*CONSEGNA*
Ricopia fedelmente il passo dell'estratto sulla strage di piazza Fontana che comincia con "Sulla vicenda restano" e termina con "fasciste, logge massoniche.".

---------- ESTRATTO DELLA PAGINA

Sulla vicenda restano ancora tanti lati oscuri, tuttavia la magistratura, pur non avendo individuato esecutori e mandanti, ha accertato che dietro la strage di piazza Fontana vi era un gruppo fascista appoggiato dai servizi segreti. Una strage di stato: l’inizio di un lungo periodo in cui forze potenti e variamente collegate fra loro (apparati governativi, servizi segreti italiani e americani, organizzazioni fasciste, logge massoniche.
Recentemente Licio Gelli è stato assolto, comunque vale la pena di rammentare che egli divenne Maestro Venerabile della Loggia segreta P2 già nel 1968. ) operarono per creare un clima di tensione e di violenza che potesse giustificare una reazione autoritaria. A questo proposito si è spesso parlato di servizi “deviati”, ma forse il termine non è corretto, nel senso che numerose inchieste giudiziarie hanno ormai appurato che più di una volta i servizi segreti hanno operato in prima persona (tradendo la Patria, come direbbe Scalfaro) per impedire indagini, proteggere ricercati, depistare magistrati, finanziare organizzazioni illegali. Qui se ne darà solo qualche saltuario accenno e non si tenterà nemmeno sommariamente di ricostruire queste trame (nere): il loro intreccio è così complesso e delicato che richiederebbe un libro apposito, che fortunatamente c’è già, ad opera del professor De Lutiis, e che è più inquietante di qualsiasi thriller di fantasia.

--------------------
---------- DATI FORNITI

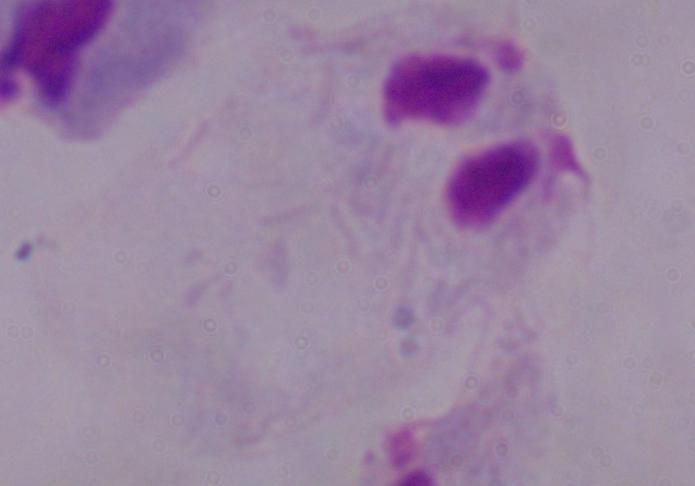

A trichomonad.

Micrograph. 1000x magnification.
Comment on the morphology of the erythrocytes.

--------------------

*RISULTATO*
Sulla vicenda restano ancora tanti lati oscuri, tuttavia la magistratura, pur non avendo individuato esecutori e mandanti, ha accertato che dietro la strage di piazza Fontana vi era un gruppo fascista appoggiato dai servizi segreti. Una strage di stato: l’inizio di un lungo periodo in cui forze potenti e variamente collegate fra loro (apparati governativi, servizi segreti italiani e americani, organizzazioni fasciste, logge massoniche.